--- Begin ---

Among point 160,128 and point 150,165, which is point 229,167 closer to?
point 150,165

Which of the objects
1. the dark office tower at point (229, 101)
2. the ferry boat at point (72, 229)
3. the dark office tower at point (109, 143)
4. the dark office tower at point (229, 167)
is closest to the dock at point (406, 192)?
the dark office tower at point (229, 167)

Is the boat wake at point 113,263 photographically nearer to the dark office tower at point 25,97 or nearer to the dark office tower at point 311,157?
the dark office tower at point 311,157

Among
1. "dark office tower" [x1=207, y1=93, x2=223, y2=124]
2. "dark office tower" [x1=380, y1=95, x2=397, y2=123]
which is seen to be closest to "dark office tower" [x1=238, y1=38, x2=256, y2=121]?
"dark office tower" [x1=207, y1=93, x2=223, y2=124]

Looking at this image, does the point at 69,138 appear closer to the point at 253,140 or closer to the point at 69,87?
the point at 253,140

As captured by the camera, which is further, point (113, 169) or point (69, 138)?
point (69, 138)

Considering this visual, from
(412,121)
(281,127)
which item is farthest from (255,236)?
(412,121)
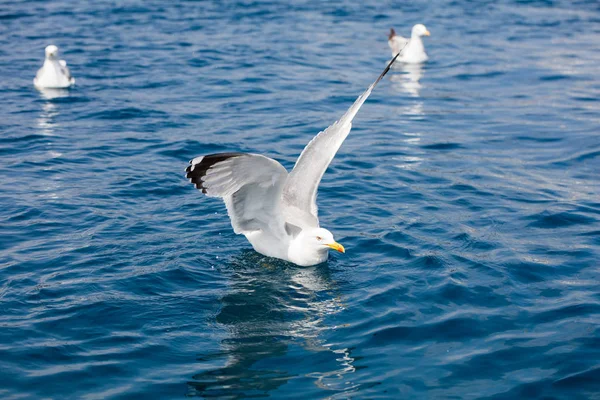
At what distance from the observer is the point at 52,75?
15898 mm

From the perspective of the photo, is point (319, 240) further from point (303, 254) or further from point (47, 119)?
point (47, 119)

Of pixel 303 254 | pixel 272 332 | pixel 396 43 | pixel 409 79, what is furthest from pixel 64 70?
pixel 272 332

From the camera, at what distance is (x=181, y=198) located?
1132 centimetres

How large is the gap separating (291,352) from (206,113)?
8.32 metres

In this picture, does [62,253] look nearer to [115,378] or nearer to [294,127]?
[115,378]

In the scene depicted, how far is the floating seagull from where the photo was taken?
336 inches

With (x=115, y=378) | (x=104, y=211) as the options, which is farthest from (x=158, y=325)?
(x=104, y=211)

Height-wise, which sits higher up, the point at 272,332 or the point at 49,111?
the point at 49,111

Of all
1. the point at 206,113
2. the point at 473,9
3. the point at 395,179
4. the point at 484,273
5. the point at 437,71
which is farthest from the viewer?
the point at 473,9

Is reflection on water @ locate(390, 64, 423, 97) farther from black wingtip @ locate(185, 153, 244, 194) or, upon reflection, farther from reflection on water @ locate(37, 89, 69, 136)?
black wingtip @ locate(185, 153, 244, 194)

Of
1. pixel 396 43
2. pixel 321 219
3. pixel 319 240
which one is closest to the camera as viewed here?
pixel 319 240

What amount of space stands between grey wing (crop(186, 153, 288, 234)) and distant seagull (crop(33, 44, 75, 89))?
314 inches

--- End ---

• **Required work**
Repeat all the data as it stands, dropping any images it holds.

• **Task solution**
Among point 160,128 and point 150,165, which is point 229,167 closer to?
point 150,165

Which of the objects
1. the dark office tower at point (229, 101)
2. the ferry boat at point (72, 229)
3. the dark office tower at point (109, 143)
4. the dark office tower at point (229, 167)
is closest to the dock at point (406, 192)?
the dark office tower at point (229, 167)

Is the boat wake at point 113,263 photographically nearer to the dark office tower at point 25,97 or nearer to the dark office tower at point 311,157?
the dark office tower at point 311,157

Among
1. "dark office tower" [x1=207, y1=93, x2=223, y2=124]
2. "dark office tower" [x1=380, y1=95, x2=397, y2=123]
which is seen to be closest to "dark office tower" [x1=238, y1=38, x2=256, y2=121]?
"dark office tower" [x1=207, y1=93, x2=223, y2=124]

Looking at this image, does the point at 69,138 appear closer to the point at 253,140 or closer to the point at 69,87?
the point at 253,140

As captured by the camera, which is further, point (113, 169) or point (69, 138)?
point (69, 138)

Considering this visual, from
(412,121)
(281,127)
which item is farthest from (255,236)?
(412,121)
At what distance from the observer is the point at 52,75?
15898 mm

From the perspective of the photo, is point (319, 240) further from point (303, 254) or further from point (47, 119)?
point (47, 119)

Of pixel 303 254 | pixel 272 332 | pixel 396 43 | pixel 409 79, what is furthest from pixel 64 70?
pixel 272 332

From the camera, at what distance is (x=181, y=198) located?
1132 centimetres

How large is the gap separating (291,352) from (206,113)?
8.32 metres

In this picture, does [62,253] look nearer to [115,378] or nearer to [294,127]?
[115,378]

In the scene depicted, how far is the floating seagull from where the photo was taken?
336 inches

With (x=115, y=378) | (x=104, y=211) as the options, which is farthest from (x=158, y=325)?
(x=104, y=211)

Height-wise, which sits higher up, the point at 272,332 or the point at 49,111?
the point at 49,111

Of all
1. the point at 206,113
2. the point at 473,9
3. the point at 395,179
4. the point at 484,273
5. the point at 437,71
which is farthest from the viewer?
the point at 473,9

Is reflection on water @ locate(390, 64, 423, 97) farther from black wingtip @ locate(185, 153, 244, 194) or, upon reflection, farther from reflection on water @ locate(37, 89, 69, 136)?
black wingtip @ locate(185, 153, 244, 194)

Of
1. pixel 396 43
2. pixel 321 219
3. pixel 319 240
which one is closest to the camera as viewed here?
pixel 319 240

What amount of space stands between grey wing (crop(186, 153, 288, 234)) and distant seagull (crop(33, 44, 75, 89))?
314 inches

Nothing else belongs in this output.